Monitors visit specific locations across the region at least twice each breeding season. They wade into prairies and trek through woodlands, looking, listening and keeping careful track of species and their GPS coordinates.
“I do get familiar with the places and do anticipate seeing birds,” says Vogt, who covers a portion of northwest Cook County. “I’m disappointed when a bird I expect to see isn't there. It makes me think, ‘Hey, what's going on here?’”
There’s a call out right now to recruit volunteers for the 2021 breeding season. There’s an opportunity for those looking to apply their bird knowledge—or to learn if they are just getting into it. And there’s a thrill in getting to know a single parcel of land and its avifauna.
“Nothing more exciting than having my first Henslow’s Sparrow show up and hang out and start breeding,” Vogt said with a smile.
BCN also plays a crucial role as an advocacy organization. If the Lorax speaks for the trees, it’s BCN that speaks for Chicagoland’s birds. It relies on the dues it receives from its member organizations, and if you’d like to donate you may do so here.
Searching for signs of spring
This week’s southwest winds are likely to bring spring migrants with them. Those spring migrants will most likely include the American Woodcock, aka Timberdoodle, aka Bogsucker.
Edward Warden described them aptly in a piece that appeared on WTTW’s website last week:
“The charm of this bird is that it is so bizarre,” he said. “It’s got a body like a mini-football, a tiny head and a long bill.”
Sheryl DeVore wrote about woodcocks for a piece in Natural Awakenings Chicago magazine, too:
“Those that get a view will see a somewhat comical bird with a large head, short neck, relatively short legs and rotund body. The eyes are placed far back on either side of the head to enable them to see a potential predator while they feed.”
The best places to see these birds are wet meadows and woodland edges, but I’ve found they can turn up almost anywhere during migration. And that’s part of the fun—the bolt of adrenaline that comes from flushing a well-camouflaged woodcock.
The males are also known for their dramatic display flights, too. Listen for their nasal peent sound and the wind whistling through their wings.
I’m going to try and get out this week and find a woodcock. Stay tuned.

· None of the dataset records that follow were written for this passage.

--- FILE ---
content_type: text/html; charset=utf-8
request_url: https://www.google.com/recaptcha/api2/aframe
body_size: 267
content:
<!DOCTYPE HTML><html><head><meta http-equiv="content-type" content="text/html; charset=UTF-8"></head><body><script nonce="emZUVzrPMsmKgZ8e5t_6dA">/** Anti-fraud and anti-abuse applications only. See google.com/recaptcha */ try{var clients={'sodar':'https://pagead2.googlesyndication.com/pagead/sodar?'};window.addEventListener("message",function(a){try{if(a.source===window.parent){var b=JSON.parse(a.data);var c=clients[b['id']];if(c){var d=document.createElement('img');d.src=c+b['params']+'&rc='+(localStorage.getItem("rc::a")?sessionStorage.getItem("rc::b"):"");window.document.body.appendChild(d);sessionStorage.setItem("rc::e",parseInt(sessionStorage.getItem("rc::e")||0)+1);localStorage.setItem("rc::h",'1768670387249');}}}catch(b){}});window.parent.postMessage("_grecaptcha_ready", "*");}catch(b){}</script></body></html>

Stay up to date on spring migration, and when you can expect big pushes of birds, by visiting Birdcast, which produces forecasts daily…..From Montrose Beach Dunes Site Steward Leslie Borns, who notes the Chicago Park District has still not issued a decision about the habitat addition to Montrose Beach Dunes. The acre that’s requested would offer more permanent protection for Piping Plovers and their feeding area…..A Eurasian Tree Sparrow has been hanging around at the entrance to Montrose Point Bird Sanctuary with a large group of House Sparrows. The species’ small North American population is generally south and west of Chicago, centered around St. Louis…..This is a good week to keep an eye out for Rusty Blackbirds. It’s easy to overlook them amid the Red-winged Blackbirds, Common Grackles and European Starlings that are around.